Hirsch, Helga (2002): Frauen und Kinder – vergessene Opfer des Krieges. In: ZSTB 20(3), S. 169-174.

abstract: In dem Beitrag wird ein Thema der jüngeren deutschen Geschichte aufgegriffen, das bis vor kurzem in Deutschland wenig bekannt war: Die Internierung von Deutschen in polnischen Lagern zwischen 1944 und 1950. Das Thema unterlag von Seiten der Nachgeborenen einer selbstverordneten Verdrängung, damit sie nicht in Widerspruch zu ihrem politischen Selbstverständnis gerieten – und auch nicht als Verbündete der Vertriebenenverbände gelten. Die Autorin beschreibt kenntnisreich die Entwicklungen zwischen 1944 und 1950 in den ehemaligen deutschen Ostgebieten und heutigem Polen – auch anhand von Einzelschicksalen und weist auf die Notwendigkeit hin, die eigene Trauer in einem größeren politischen Kontext einzuordnen, um als Opfer Empathie auch für andere Opfer zu entwickeln.
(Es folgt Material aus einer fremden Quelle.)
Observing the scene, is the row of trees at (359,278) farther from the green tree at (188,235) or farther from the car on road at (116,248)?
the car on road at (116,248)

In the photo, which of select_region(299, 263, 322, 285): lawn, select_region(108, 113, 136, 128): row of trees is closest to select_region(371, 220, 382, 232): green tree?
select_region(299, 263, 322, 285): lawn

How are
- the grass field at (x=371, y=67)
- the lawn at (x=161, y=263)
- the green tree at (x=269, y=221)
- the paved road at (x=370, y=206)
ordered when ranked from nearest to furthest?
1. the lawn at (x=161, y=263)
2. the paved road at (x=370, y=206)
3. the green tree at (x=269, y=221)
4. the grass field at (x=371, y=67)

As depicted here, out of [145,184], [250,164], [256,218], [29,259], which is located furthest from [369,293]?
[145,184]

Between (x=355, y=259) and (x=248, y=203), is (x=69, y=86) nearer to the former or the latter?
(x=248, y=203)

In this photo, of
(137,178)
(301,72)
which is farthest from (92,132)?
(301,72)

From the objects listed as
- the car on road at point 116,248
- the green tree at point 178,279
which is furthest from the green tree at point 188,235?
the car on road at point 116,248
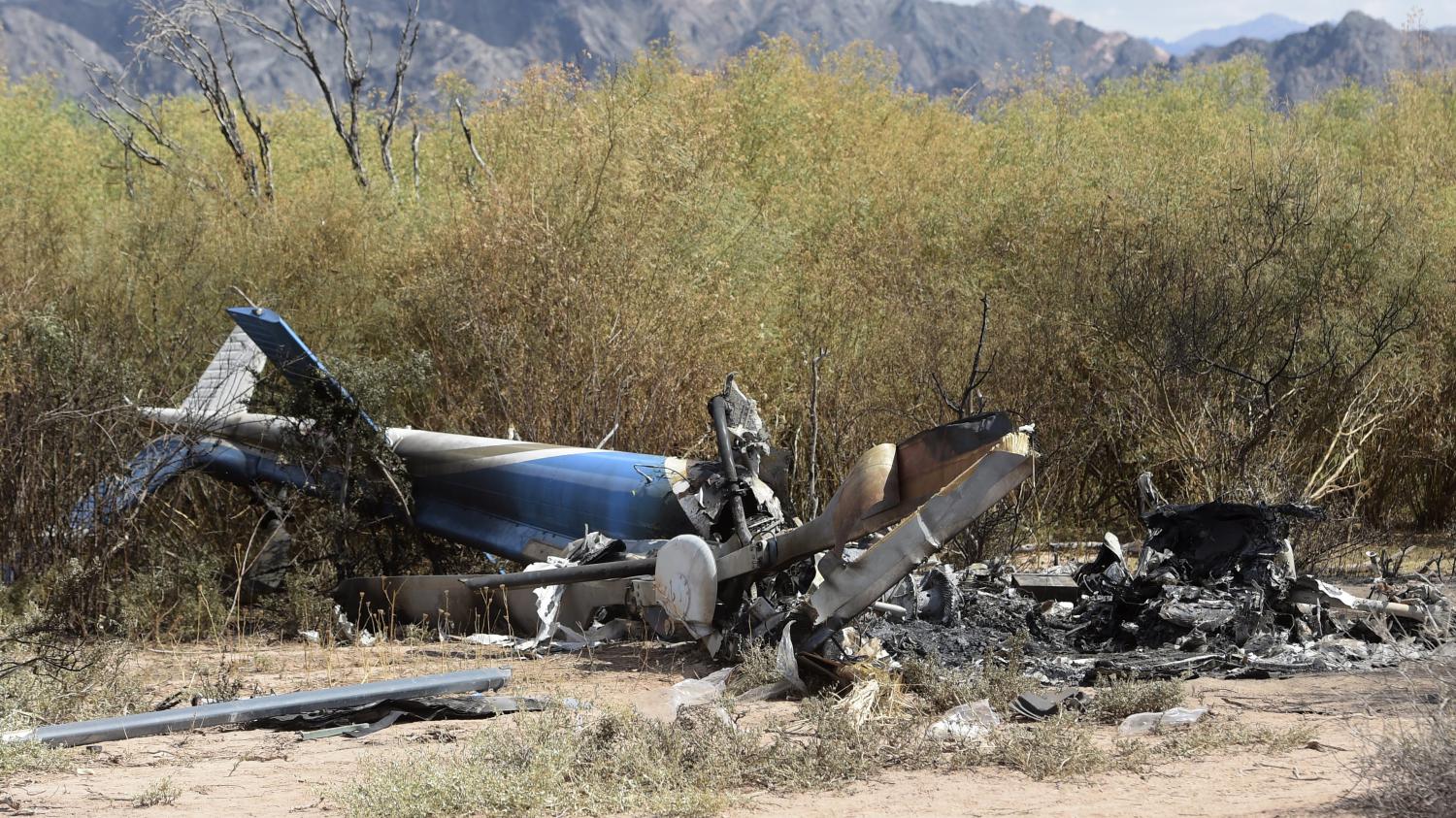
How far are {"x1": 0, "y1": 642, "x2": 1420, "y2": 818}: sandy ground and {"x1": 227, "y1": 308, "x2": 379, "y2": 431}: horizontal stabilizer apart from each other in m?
3.71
Korittko, Alexander (2002): Bilder, von denen wir uns kein Bild machen. Sequentielle Traumatisierung bei Kindern und Jugendlichen durch Krieg und Flucht. In: ZSTB 20(3), S. 175-180.

abstract: Wenn Kinder und Jugendliche durch Kriegs- und Fluchterlebnisse traumatisiert werden, leiden sie auch noch Jahre später unter erheblichen Stress-Belastungen. Es wird anhand von Fallbeispielen aus dem Zweiten Weltkrieg und dem Bosnien-Krieg beschrieben, wie bei einer solchen sequentiellen Traumatisierung unverarbeitete Erinnerungsbruchstücke dazu führen können, dass die schrecklichen Erlebnisse jederzeit als aktuell gegenwärtig wachgerufen werden. Die Darstellung einer Therapie mit einem Jugendlichen aus Bosnien gibt einen Einblick in angemessene Hilfeformen für Betroffene.